Neusplacode
De neusplacoden of olfactorische placoden of het olfactorische epitheel zijn een verdikt deel van het externe of oppervlakte ectoderm tijdens de embryonale ontwikkeling. Uit de mediale en laterale neusuitsteeksel van elke placode ontstaan de neus, het filtrum van de bovenlip en het primaire gehemelte.
De neusplacoden ontstaan als het embryo 36 dagen oud is (gerekend vanaf de bevruchting), het is dan 7 tot 9 mm lang. In de zesde week van de ontwikkeling groeit het centrum van elke placode naar binnen om de twee neusholtes te vormen. De instulpingen zullen aanleiding geven tot het reukepitheel dat de bovenkant van de neusholte bekleedt.[1]
Vorming neusplacode
[bewerken | brontekst bewerken]In de vroege embryonale ontwikkeling migreren neurale lijstcellen voor het vormen van het ectomesenchym van de kieuwbogen. Tegen het einde van de vierde week vormen de eerste paar kieuwbogen vijf gezichtsuitsteeksels - een ongepaard frontonasaal uitsteeksel, gepaarde onderkaakuitsteeksels en gepaarde bovenkaaksbeenuitsteeksels.[2][1] De neus wordt grotendeels gevormd door de fusie van deze vijf gezichtsuitsteekseld. Het frontonasale uitsteeksel geeft aanleiding tot de neusbrug. De mediale nasale uitsteeksels vormen de neuskam en de punt van de neus, en de laterale nasale uitsteeksels vormen de zijkanten van de neus. De neuskam is een verhoging op het nasale oppervlak van het gehemelte uitsteeksel van het bovenkaaksbeen. Het frontonasale uitsteeksel is een proliferatie van het mesenchym voor de vorming van de hersenblaasjes[2] en vormt de bovengrens van het stomadeum.[1]

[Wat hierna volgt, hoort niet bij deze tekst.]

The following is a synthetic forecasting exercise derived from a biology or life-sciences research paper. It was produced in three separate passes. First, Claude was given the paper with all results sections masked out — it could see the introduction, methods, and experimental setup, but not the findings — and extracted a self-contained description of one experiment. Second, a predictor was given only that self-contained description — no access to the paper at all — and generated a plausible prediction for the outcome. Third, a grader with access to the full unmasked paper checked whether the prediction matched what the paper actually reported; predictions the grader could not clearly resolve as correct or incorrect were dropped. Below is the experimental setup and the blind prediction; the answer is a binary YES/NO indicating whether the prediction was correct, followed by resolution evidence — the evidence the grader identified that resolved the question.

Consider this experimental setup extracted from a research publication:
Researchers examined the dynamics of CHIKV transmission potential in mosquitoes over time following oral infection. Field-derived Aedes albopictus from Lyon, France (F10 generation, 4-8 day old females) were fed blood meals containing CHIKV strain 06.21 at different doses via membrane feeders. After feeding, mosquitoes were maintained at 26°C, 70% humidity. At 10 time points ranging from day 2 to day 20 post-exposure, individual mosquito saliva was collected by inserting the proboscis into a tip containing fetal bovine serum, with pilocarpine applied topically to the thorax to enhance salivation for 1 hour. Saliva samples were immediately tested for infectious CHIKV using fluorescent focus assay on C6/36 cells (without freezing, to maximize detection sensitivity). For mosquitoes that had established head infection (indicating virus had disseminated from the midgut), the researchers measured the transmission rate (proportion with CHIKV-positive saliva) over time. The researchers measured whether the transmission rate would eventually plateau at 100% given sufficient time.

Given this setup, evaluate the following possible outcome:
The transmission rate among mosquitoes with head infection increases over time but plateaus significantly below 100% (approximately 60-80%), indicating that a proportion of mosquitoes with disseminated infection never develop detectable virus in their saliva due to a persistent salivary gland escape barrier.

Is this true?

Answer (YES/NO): YES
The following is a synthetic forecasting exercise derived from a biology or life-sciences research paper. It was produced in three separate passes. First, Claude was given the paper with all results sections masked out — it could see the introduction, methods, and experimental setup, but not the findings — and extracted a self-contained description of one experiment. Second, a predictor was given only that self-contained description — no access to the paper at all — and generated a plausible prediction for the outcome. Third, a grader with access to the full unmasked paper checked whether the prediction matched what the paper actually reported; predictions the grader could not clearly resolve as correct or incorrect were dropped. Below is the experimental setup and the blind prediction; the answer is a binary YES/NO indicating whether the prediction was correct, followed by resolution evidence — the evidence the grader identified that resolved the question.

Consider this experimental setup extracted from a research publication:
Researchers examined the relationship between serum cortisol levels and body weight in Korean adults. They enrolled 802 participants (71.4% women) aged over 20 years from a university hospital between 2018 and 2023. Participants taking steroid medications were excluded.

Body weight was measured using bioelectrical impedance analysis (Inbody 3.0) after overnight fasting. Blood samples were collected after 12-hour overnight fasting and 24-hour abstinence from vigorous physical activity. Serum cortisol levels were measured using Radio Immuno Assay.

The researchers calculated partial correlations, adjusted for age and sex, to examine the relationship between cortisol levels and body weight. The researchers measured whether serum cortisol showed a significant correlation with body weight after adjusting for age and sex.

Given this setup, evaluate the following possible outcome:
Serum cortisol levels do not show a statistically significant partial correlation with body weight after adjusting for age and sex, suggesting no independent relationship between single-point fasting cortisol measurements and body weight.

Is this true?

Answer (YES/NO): NO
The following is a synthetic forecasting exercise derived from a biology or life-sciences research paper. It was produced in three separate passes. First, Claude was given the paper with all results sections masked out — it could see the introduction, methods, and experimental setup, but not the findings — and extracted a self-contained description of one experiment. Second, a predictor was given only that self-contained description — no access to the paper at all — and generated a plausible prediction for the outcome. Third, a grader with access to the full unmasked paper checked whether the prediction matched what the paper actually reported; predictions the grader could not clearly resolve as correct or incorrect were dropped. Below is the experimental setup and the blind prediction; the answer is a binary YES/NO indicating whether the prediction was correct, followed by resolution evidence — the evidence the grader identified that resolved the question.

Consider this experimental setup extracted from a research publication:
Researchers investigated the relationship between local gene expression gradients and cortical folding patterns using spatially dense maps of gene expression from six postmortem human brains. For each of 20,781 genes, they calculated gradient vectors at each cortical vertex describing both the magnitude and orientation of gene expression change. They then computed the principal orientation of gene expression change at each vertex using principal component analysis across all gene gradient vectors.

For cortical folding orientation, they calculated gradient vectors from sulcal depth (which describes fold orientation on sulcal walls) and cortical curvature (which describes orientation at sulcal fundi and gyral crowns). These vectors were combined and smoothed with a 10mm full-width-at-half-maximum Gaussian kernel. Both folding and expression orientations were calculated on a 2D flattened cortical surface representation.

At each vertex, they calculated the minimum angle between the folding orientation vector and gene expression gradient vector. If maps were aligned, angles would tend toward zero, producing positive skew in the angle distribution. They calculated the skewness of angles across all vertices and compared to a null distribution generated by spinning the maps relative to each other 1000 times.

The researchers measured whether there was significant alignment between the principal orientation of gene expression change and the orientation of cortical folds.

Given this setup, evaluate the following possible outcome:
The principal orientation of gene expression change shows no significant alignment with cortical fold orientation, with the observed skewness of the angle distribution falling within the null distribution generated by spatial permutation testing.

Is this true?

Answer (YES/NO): NO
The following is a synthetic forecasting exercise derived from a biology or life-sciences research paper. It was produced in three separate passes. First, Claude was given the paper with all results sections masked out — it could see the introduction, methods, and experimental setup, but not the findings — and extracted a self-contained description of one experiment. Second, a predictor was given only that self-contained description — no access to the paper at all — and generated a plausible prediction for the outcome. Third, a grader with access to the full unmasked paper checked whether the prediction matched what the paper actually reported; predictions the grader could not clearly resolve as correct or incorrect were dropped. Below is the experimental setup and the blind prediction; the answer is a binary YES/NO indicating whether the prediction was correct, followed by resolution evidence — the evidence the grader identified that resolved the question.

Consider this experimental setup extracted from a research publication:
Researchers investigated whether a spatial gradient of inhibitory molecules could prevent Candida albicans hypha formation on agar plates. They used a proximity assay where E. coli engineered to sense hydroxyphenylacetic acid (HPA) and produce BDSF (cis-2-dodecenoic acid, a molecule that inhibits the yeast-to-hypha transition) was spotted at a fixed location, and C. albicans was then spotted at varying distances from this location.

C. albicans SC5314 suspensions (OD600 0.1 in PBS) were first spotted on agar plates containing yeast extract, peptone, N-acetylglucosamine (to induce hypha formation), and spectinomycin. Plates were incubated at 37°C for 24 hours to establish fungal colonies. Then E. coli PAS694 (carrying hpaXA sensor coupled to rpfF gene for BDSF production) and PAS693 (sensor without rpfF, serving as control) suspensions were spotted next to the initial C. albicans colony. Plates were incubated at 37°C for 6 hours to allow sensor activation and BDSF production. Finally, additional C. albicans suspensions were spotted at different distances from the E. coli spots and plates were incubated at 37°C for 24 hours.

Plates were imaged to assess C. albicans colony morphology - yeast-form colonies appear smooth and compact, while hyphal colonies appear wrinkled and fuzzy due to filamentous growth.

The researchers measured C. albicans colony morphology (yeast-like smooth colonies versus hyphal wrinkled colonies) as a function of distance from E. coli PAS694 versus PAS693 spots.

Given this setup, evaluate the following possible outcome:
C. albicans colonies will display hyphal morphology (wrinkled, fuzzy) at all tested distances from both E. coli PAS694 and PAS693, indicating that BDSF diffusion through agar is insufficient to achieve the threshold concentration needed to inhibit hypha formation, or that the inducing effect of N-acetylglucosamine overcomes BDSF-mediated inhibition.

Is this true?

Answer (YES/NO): NO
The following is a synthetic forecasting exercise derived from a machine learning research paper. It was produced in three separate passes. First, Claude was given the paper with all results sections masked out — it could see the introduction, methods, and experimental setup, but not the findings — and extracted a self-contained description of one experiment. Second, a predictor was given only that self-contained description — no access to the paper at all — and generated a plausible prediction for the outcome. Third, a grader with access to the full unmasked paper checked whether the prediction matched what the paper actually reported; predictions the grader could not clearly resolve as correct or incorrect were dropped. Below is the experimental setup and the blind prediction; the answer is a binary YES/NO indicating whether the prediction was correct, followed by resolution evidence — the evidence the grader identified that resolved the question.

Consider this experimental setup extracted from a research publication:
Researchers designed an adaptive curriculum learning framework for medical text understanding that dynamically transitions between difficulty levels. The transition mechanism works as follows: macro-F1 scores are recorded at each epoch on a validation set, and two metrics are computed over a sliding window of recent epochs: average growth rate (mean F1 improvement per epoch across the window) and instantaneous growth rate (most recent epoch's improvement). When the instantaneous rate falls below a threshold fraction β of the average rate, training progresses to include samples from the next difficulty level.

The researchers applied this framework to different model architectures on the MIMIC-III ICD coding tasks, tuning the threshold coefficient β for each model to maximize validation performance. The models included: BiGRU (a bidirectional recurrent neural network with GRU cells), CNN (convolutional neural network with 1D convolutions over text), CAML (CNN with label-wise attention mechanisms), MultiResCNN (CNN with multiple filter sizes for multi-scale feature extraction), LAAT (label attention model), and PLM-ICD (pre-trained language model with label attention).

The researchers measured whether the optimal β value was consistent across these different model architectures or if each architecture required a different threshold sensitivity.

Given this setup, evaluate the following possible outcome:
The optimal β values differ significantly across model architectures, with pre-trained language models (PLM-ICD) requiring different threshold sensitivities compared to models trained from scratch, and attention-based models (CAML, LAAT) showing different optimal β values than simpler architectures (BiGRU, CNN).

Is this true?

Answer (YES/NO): NO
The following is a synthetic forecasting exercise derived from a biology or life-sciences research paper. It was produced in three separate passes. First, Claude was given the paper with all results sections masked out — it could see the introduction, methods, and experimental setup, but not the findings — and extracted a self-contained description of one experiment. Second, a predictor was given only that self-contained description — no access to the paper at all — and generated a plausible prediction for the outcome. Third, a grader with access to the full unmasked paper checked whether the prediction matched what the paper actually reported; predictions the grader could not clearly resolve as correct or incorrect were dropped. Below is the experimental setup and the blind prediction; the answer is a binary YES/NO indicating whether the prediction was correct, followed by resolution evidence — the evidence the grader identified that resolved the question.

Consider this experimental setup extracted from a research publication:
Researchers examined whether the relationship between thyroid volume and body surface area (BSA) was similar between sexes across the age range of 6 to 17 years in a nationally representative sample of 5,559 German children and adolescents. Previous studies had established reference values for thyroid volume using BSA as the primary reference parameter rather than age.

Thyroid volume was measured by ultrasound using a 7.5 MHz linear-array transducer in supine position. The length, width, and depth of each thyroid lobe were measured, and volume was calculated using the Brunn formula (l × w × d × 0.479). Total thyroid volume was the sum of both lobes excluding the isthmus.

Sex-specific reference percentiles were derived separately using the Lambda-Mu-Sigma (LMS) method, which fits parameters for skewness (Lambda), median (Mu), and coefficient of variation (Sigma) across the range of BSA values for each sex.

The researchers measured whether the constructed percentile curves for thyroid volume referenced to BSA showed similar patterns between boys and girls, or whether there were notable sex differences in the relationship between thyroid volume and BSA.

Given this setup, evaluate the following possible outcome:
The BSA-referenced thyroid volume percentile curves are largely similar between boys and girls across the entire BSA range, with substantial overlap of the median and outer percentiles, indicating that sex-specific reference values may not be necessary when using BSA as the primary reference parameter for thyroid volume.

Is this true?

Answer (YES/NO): NO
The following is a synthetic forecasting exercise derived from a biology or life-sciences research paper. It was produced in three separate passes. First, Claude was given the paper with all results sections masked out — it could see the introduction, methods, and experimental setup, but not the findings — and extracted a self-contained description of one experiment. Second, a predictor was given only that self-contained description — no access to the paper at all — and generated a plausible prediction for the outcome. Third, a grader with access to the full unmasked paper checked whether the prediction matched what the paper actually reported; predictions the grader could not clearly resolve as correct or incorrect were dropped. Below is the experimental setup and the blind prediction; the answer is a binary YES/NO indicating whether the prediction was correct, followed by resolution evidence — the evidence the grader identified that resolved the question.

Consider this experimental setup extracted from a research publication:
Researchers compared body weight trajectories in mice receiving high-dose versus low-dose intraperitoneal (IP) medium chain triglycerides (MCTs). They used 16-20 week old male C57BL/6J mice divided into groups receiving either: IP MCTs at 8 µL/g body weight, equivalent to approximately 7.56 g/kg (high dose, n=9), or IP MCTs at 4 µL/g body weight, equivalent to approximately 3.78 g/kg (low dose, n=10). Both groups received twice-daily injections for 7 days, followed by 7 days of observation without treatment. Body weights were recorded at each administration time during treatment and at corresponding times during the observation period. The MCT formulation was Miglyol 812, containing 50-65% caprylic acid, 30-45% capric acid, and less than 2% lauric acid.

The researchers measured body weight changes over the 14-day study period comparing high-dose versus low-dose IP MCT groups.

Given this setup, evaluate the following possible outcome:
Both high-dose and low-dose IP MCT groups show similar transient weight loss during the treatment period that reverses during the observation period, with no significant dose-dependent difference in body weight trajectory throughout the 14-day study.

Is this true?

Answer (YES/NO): NO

Tijdens de vijfde week worden de bovenkaaksbeen uitsteeksels groter en tegelijkertijd wordt het ectoderm van het frontonasale uitsteeksel aan de zijkanten dikker en neemt ook in omvang toe, waardoor de neusplacoden worden gevormd. Deze ontwikkeling wordt geïnduceerd door het ventrale deel van de voorhersenen.[2][1] In de zesde week stulpt het ectoderm in elke neusplacode in om een ovaalvormige neusholte te vormen, die een omringende verhoogde weefselrand vormt.[1]Elke neusholte vormt een scheiding tussen de randen, in een lateraal neusuitsteeksel aan de buitenrand en een mediaal neusuitsteeksel aan de binnenrand.[2][1]